Tuesday, April 26, 2016

Parallel Computing for R: A convenient wrapper function for the R package "parallel"


I wrote the following wrapper function that makes it easy to call parallel computing in R.  You may want to change the "nCores" parameter to the number of CPU cores you have and want to utilize.


my.parallel <- function(X, FUN,
clFUN=c("parSapply", "parLapply", "parRapply", "parCapply"),
nCores=2, ...)
{
## PURPOSE: Wrapper for R Parallel Computing Package "parallel"
## ARGUMENT:
## X: a list or vector of data
## FUN: a function to be applied over the data X.
## clFUN: a string for the parallel version of the "apply" function
## varieties available from the R package "parallel".
## Only four versions are allowed.
## nCores: Numer of CPU cores to be utilized for parallel computing
## ...: other arguments that will be passed the function "clFUN".
## RETURN: Computed data that are returned from the "clFUN" call.
## DATE: 26 Apr 2016, 12:43
## -----------------------------------------------------
clFUN <- match.arg(clFUN)
require(parallel)
cl <- makeCluster(nCores, type="FORK")
res <- do.call(clFUN, list(cl=cl, X, FUN, ...))
stopCluster(cl)
res
}
if (F) { # Unit Test 
    parallel::detectCores()       # check how many CPU cores are available
base <- 2
f <- function(exponent) base^exponent
my.parallel(2:4, f) # 4 8 16
my.parallel(matrix(1:9, 3), sum, "parRapply") # 12 15 18
}

Thursday, February 11, 2016

Probit Model for Limit of Detection Estimation per CLSI EP17A2E Guidance with Application to Quantitative Molecular Measurement Procedures

Following is the R function:
lod.model <- function(dat)
{
## PURPOSE: Make a Probit Model Fitting and Ploting for LOD Data
## ----------------------------------------------------------------------
## ARGUMENT:
## dat: a data frame with three columns "conc", "success", "failure"
## "conc" is the Target Concentration Levels.
## "success" is the Number of Positive Results.
## "failure" is the Number of Negative Results.
## ----------------------------------------------------------------------
## RETURN: Plot, GLM model object, and 95% LOD Estimate.
## ----------------------------------------------------------------------
## AUTHOR: Feiming Chen, Date: 10 Feb 2016, 14:28

## Per "CLSI EP17A2E" Guidance, apply default recommendation:
## 1. Remove Zero Predictor Values.
## 2. Appply "log10" transformation on predictors.
## 3. Use Probit Model
## 4. Report 95% LOD (concentration level)

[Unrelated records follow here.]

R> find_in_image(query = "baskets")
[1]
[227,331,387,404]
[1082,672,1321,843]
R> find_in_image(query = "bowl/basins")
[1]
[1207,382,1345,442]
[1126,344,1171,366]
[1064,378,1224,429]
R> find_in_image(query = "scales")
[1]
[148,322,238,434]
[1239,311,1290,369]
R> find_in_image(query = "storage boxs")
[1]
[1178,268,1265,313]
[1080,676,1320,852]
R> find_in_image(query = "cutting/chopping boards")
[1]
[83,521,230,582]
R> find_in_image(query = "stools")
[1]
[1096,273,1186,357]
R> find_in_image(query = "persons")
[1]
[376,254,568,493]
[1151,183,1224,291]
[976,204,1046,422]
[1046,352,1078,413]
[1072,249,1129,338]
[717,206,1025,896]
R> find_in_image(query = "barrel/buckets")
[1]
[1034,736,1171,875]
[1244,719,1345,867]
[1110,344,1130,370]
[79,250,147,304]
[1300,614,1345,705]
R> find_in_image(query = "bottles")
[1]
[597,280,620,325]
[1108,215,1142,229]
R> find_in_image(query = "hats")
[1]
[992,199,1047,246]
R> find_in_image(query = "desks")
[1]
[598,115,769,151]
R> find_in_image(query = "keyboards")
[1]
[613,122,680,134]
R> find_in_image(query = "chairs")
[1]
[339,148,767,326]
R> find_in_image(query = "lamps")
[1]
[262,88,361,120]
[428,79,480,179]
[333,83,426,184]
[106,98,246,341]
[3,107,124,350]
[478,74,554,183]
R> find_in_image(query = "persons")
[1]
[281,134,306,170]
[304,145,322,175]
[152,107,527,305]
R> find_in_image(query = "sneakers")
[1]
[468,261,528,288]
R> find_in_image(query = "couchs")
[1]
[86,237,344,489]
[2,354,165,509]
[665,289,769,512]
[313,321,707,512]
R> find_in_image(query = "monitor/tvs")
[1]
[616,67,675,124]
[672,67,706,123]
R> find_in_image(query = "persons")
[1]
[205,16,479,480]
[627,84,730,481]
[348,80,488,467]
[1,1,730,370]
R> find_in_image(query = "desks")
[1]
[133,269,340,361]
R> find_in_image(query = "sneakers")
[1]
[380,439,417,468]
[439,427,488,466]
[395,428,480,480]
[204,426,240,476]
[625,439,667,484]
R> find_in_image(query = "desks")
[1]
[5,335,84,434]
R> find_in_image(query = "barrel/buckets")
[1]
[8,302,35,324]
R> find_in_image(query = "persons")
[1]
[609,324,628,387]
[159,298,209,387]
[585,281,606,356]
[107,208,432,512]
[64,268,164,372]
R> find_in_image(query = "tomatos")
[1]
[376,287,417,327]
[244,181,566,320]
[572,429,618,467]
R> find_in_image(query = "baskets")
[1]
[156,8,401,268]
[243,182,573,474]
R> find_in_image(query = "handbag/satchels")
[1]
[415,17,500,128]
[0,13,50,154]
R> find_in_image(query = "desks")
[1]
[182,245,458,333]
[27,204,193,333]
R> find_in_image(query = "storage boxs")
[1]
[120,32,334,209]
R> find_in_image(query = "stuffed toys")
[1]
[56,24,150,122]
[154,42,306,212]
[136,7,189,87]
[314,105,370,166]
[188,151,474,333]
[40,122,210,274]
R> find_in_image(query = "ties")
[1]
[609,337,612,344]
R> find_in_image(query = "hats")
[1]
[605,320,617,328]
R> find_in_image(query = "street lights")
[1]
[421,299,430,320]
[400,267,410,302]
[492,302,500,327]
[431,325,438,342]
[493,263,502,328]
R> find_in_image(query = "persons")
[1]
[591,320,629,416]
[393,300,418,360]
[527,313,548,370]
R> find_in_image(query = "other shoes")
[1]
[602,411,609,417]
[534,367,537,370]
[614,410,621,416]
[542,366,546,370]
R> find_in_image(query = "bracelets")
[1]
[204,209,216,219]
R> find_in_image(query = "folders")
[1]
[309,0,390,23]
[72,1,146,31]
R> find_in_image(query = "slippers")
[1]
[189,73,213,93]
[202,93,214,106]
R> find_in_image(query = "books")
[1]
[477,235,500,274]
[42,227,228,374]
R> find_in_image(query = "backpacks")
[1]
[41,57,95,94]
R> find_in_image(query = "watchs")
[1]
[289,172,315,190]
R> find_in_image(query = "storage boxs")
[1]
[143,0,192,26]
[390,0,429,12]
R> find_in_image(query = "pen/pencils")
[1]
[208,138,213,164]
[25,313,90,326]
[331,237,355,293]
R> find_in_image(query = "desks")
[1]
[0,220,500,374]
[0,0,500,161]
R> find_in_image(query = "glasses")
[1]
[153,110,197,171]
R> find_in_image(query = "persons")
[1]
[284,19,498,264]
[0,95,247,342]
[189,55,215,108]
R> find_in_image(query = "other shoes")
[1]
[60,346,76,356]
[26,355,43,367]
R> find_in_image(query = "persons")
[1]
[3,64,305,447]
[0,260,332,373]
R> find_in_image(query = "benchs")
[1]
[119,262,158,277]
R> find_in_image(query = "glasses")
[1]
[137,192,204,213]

## remove 0 levels in "conc" since will do "log10" transform on predictor.
dat <- subset(dat, conc > 0)

r <- glm(cbind(success, failure) ~ log10(conc), data=dat, family=binomial(link="probit"))

grid <- seq(0.001, max(1, dat$conc), length.out=200)
preds <- predict(r, newdata=data.frame(conc=grid), type="link", se.fit=TRUE)

se <- 1.96 * preds$se.fit
upr <- unlist(r$family$linkinv(preds$fit + se))
lwr <- unlist(r$family$linkinv(preds$fit - se))
fit <- unlist(r$family$linkinv(preds$fit))

ce <- coef(r)
lod95 <- 10^((r$family$linkfun(0.95) - ce[1])/ce[2]) # 95% LOD Estimate

## Plot
with(dat, plot(conc, success/(success+failure),ylab="Probability", xlab="Concentration", log="x", pch=19, ylim=c(0, 1)))
title(main=paste("Probit Model, 95% LOD =", round(lod95, 3)))

lines(grid, fit)
lines(grid, lwr, lty=2)
lines(grid, upr, lty=2)
abline(h=0.95, lty=2, col="red")
abline(v=lod95, lty=2, col="red")
axis(2, 0.95, labels = "0.95")

invisible(list(r=r, lod95=lod95))
}
if (F) { # Unit Test
dat <- data.frame(conc=c(5.4e5, 1.1e5, 5e4, 1e4, 5e3, 1e3),
success=c(6, 6, 6, 3, 0, 0),
failure=c(0, 0, 0, 3, 6, 6))
lod.model(dat)

## CLSI Example: EP17A2E Table C1 & C2, Lot 1, LOD=0.077 CFU/mL.
dat <- data.frame(conc=c(0, 0.025, 0.05, 0.15, 0.3, 0.5, 0.006, 0.014),
success=c(0, 23, 29, 32, 32, 32, 11, 15),
failure=c(22, 9, 3, 0, 0, 0, 19, 15))
r <- lod.model(dat) # Verify 95% LOD = 0.077
}

Wednesday, February 10, 2016

Estimate a Non-parametric Distribution from Mean and Range Using Data Simulation and R Package "logspline"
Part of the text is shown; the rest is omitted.